++++ Excerpt

[lustre-devel] Design proposal for client-side compression

Mon Jan 9 10:05:16 PST 2017

Hi Anna,

I assume the purpose of this proposal is to fully utilize the CPU cycles on the client nodes to compress and decompress data, because there are much more client nodes than server nodes. After data is compressed, it will need less network bandwidth to transfer it to server and write them back to storage.

There would be more changes to implement this feature:
1. I guess dmu_read() needs change as well to transfer compressed data back to client, otherwise how it would improve readahead performance. Please let me know if I overlooked something;
2. read-modify-write on client chunks - if only partial chunk is modified on the client side, the OSC will have to read the chunk back, uncompress it, and modify the data in chunk, and compress it again to get ready for write back. We may have to maintain a separate chunk cache on the OSC layer;
3. the OST should grant LDLM lock to align with ZFS block size otherwise it will be very complex if the OSC has to request locks to do RMW;
4. OSD-ZFS can dynamically extend the block size by the write pattern, so we need to disable it to accommodate this feature;
5. ZFS has supported a new feature called compressed ARC. If clients are already provided compressed data, probably we can get rid of dmu buffer and fulfill the ARC buffer with compressed data directly, but I don’t know much work it would need on ZFS side.

Thanks,
Jinshan

> On Jan 9, 2017, at 5:07 AM, Anna Fuchs <anna.fuchs at informatik.uni-hamburg.de> wrote:
> 
> Dear all, 
> 
> a couple of months ago we started the IPCC-L project about compression
> within Lustre [0]. Currently we are focusing on client-side compression
> and I would like to present you our plans and discuss them. Any
> comments are very welcome.
> 
> General design: 
> 
> The feature will introduce transparent compression within the Lustre
> filesystem on the client and server side (in the future).
> Due to existing infrastructure for compressed blocks within the ZFS
> backend filesystem, at first, only ZFS will be supported. ldiskfs as
> backend is not principally discarded, though it requires wide-ranging
> changes of its infrastructure which might follow once the workflow is
> proven. All communication between the MDS and any other components
> remains uncompressed. That means, metadata will not be compressed at
> any time.
> 
> The client will compress the data per stripe, while every stripe is
> divided into chunks based on the ZFS record size. Those chunks can be
> compressed independently and in parallel.
> To be able to decompress the data later we need to store the algorithm
> type and the original chunk size. We want to store it per chunk/record
> for several reasons. When decompressing, we need to know the required
> buffer size for the uncompressed piece of data. Moreover, later it will
> be possible to have different chunk sizes within one stripe and use
> different algorithms for every chunk. The storing of that additional
> metadata is up to ZFS and will not affect the MDS.

++++++++

→ **Jobs**:
• A. In the Lustre compression thread, which backend filesystem will be supported first, and why?
• B. Extend the Lustre compression thread, picking up after its last sentence.
The data after this point comes from a separate source.

++++ Source material

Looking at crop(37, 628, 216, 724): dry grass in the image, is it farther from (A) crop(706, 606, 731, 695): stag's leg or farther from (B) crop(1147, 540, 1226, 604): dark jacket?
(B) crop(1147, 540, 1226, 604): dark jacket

++++++++

→ **Results of the exercise**:
• A. ZFS, because it already has infrastructure for compressed blocks.

• B.
> 
> The compressed stripes will go to the Lustre server including the
> metadata within the RPC. The server, at first, will just pass the data
> to ZFS. ZFS for its part will make use of its internal data structure,
> which already handles compressed blocks. The pre-compressed blocks will
> be stored within the trees like they have been compressed by ZFS
> itself. We expect ZFS then to achieve better read-ahead performance as
> if storing the data like common data blocks (which would produce
> "holes" within the file). Since ZFS has knowledge about the original
> data bounds, it can iterate over the records like they were logically
> contiguous.
> 
> Implementation details: 
> 
> We need to make changes on the Lustre client, server, RPC protocol and
> ZFS backend.
> 
> Client: 
> 
> We thought to introduce the changes close to GSS within the PtlRPC
> layer.
> In the future, the infrastructure might be reused for client-side
> encryption also. All the infrastructure changes are independent from
> specific compression algorithms, except for the requirement that the
> data size does not grow. It will be possible to change the algorithms;
> the missing libraries would be deployed and built together with Lustre
> code if the specific kernel does not support them. 
> There is a wrapping layer sptlrpc (standing for security ptlrpc?).
> Analogously, we could introduce a cptlrpc (for compression) or just put
> both together in a tptlrpc (transform) layer.
> 
> We would also like to reuse the bd_enc_vec structures for compressed
> bulk data. What do you think about that?
> 
> RPC: 
> 
> We would extend the niobuf_remote structure with the logical size and
> the algorithm type. Each compressed record would be a separate niobuf.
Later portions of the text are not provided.